_TAREAS Y EJERCICIOS_.
1/ En el fragmento seleccionado, convierte en una lista breve el párrafo que empieza por "En Barbastro -sede episcopal", conservando sus datos principales.
2/ Responde según el fragmento seleccionado:
(a) ¿Cuál de sus viajes en busca de trabajo nombra el fragmento, y a qué capital lo llevó?
(b) ¿Dónde nació San José de Calasanz?
(c) ¿Qué profesión ejerció en Fonz el bisabuelo paterno, José María Escrivá y Manonelles?

_FRAGMENTO SELECCIONADO_.
Abandonado por todos, incluso por aquellos que debían estarle agradecidos o mostrarle su solidaridad familiar, don José Escrivá se puso inmediatamente a buscar otro trabajo. Acudió a los pocos amigos fieles que le quedaban y, a tal efecto, hizo algunos viajes, uno de ellos a Logroño, capital de la Rioja.

Raíces profundas

En apariencia, todo seguía siendo como antes para Josemaría: el colegio, los juegos, las lecturas y ahora, además, algo de música; también había empezado a hacer algunas incursiones en el mundo de los adultos, acompañando a su padre a los círculos culturales de Barbastro y de Fonz.

Se había ido despertando en él un cierto interés por el pasado, que, con el tiempo, se fue profundizando. De labios de su padre y de las conversaciones que éste mantenía con sus amigos, había aprendido a conocer mejor la región -el Somontano-, tierra de transición entre los Pirineos y el valle del Ebro, hacia el cual desciende entre torrenteras y colinas; tierra, también, de intercambios comerciales y de luchas políticas.

En Barbastro -sede episcopal desde que en el año 1101 Pedro I de Aragón reconquistó la ciudad, en poder de los musulmanes-, se habían celebrado, el año 1137, las Cortes que consagraron la unión de Aragón y Cataluña. Un obispo famoso había sido San Raimundo, nacido en Durban, en la diócesis de Toulouse, y muerto en Andalucía, junto a Alfonso I el Batallador. También San Vicente Ferrer había residido allí, probablemente... Quienes no habían dejado muy buen recuerdo eran el condestable francés Bertrand Duguesclin y sus huestes: el 2 de febrero de 1366 habían saqueado la ciudad; trescientas personas que se habían refugiado en la torre de la catedral murieron allí abrasadas...

Sus profesores del Colegio de los Escolapios le habían hablado con veneración de su Fundador, San José de Calasanz, ascendiente lejano de su familia, nacido en Peralta de la Sal, quien, siendo todavía un joven sacerdote, había desempeñado su ministerio en Barbastro.

Se había interesado también por la historia de los Escrivá, oriundos de Narbona, que, en el siglo xu, se habían establecido en Balaguer, cerca de Lérida, a poco de la reconquista de la ciudad por los cristianos. Sus antepasados, terratenientes al principio, se habían inclinado hacia las artes liberales tras la represión centralizadora castellana de los siglos XVII y XVIII. Su bisabuelo paterno, José María Escrivá y Manonelles, había ejercido como médico de Fonz, cerca de Barbastro.

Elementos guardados
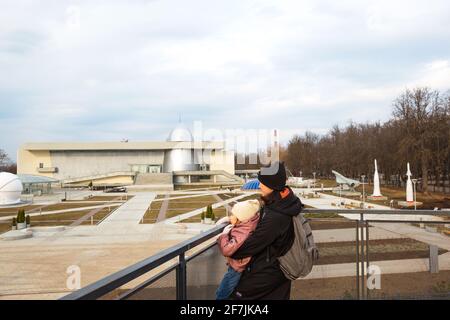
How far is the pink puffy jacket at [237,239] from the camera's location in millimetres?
2895

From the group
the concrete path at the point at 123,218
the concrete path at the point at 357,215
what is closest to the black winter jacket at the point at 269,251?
the concrete path at the point at 357,215

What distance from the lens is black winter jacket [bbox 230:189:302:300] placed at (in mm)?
2867

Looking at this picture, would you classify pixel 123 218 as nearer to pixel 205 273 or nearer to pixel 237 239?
pixel 205 273

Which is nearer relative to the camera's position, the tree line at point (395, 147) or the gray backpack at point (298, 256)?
the gray backpack at point (298, 256)

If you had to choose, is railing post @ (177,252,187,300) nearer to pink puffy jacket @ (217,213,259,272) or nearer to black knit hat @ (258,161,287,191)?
pink puffy jacket @ (217,213,259,272)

_RESULTADOS_.
1/
- Barbastro es sede episcopal desde 1101, cuando Pedro I de Aragón reconquistó la ciudad, que estaba en poder de los musulmanes.
- En 1137 se celebraron allí las Cortes que consagraron la unión de Aragón y Cataluña.
- San Raimundo fue un obispo famoso de la ciudad. Nació en Durban, en la diócesis de Toulouse, y murió en Andalucía, junto a Alfonso I el Batallador.
- Probablemente también residió allí San Vicente Ferrer.
- El 2 de febrero de 1366, el condestable francés Bertrand Duguesclin y sus huestes saquearon la ciudad. Trescientas personas refugiadas en la torre de la catedral murieron abrasadas.

2/
(a) Un viaje a Logroño, capital de la Rioja.
(b) En Peralta de la Sal.
(c) Fue médico.